— BEGIN Provided passage —

Audio as Input
Learn how to perform inference with audio as input using Clarifai SDKs
The Clarifai SDKs for Audio Processing provides a comprehensive set of tools and functionalities, enabling you to process audio inputs with unparalleled ease and efficiency. Whether you're working on applications related to voice recognition, sound classification, or speech-to-text conversion, our SDK streamlines the development process, allowing you to focus on building cutting-edge functionalities.
Audio to Text
Harness the power of the Predict API to seamlessly transform audio files into text-based formats using our advanced Automatic Speech Recognition (ASR) model. With this functionality, you can effortlessly transcribe spoken words from audio, opening up possibilities for diverse applications such as transcription services, voice command processing, and more.
- Python
- Typescript
from clarifai.client.model import Model
# Your PAT (Personal Access Token) can be found in the Account's Security section
# Specify the correct user_id/app_id pairings
# Since you're making inferences outside your app's scope
#USER_ID = "facebook"
#APP_ID = "asr"
# You can set the model using model URL or model ID.
# Change these to whatever model you want to use
# eg : MODEL_ID = 'asr-wav2vec2-base-960h-english'
# You can also set a particular model version by specifying the version ID
# eg: MODEL_VERSION_ID = 'model_version'
# Model class objects can be inititalised by providing its URL or also by defining respective user_id, app_id and model_id
# eg : model = Model(user_id="clarifai", app_id="main", model_id=MODEL_ID)

— END Provided passage —
— BEGIN Provided records —

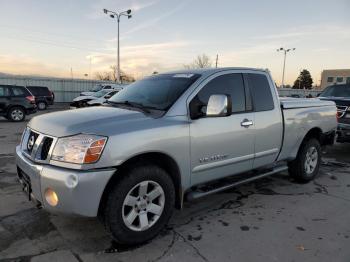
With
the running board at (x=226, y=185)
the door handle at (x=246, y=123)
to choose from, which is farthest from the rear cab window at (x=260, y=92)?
the running board at (x=226, y=185)

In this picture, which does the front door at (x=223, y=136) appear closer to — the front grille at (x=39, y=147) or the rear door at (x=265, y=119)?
the rear door at (x=265, y=119)

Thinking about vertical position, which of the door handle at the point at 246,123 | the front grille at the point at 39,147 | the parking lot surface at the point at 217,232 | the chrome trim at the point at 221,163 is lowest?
the parking lot surface at the point at 217,232

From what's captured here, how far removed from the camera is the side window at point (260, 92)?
15.6ft

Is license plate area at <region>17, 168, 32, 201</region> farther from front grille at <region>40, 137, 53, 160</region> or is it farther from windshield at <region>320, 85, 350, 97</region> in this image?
windshield at <region>320, 85, 350, 97</region>

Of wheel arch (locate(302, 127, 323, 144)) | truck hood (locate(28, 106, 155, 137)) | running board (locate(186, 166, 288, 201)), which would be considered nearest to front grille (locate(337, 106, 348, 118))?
wheel arch (locate(302, 127, 323, 144))

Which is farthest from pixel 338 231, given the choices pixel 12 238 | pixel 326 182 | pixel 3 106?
pixel 3 106

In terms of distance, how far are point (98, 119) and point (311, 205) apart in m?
A: 3.26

— END Provided records —

Written exercise 1 >>
Repeat the Clarifai audio page between "Audio to Text" and "processing, and more.", inclusive.
Written exercise 2 >>
Condense the paragraph of the Clarifai audio page that begins "Harness the power of the Predict API" into a shorter version that keeps its main facts.

Complete output 1 >>
Audio to Text
Harness the power of the Predict API to seamlessly transform audio files into text-based formats using our advanced Automatic Speech Recognition (ASR) model. With this functionality, you can effortlessly transcribe spoken words from audio, opening up possibilities for diverse applications such as transcription services, voice command processing, and more.

Complete output 2 >>
The Predict API uses an Automatic Speech Recognition (ASR) model to turn audio files into text by transcribing spoken words. Uses include transcription services and voice command processing.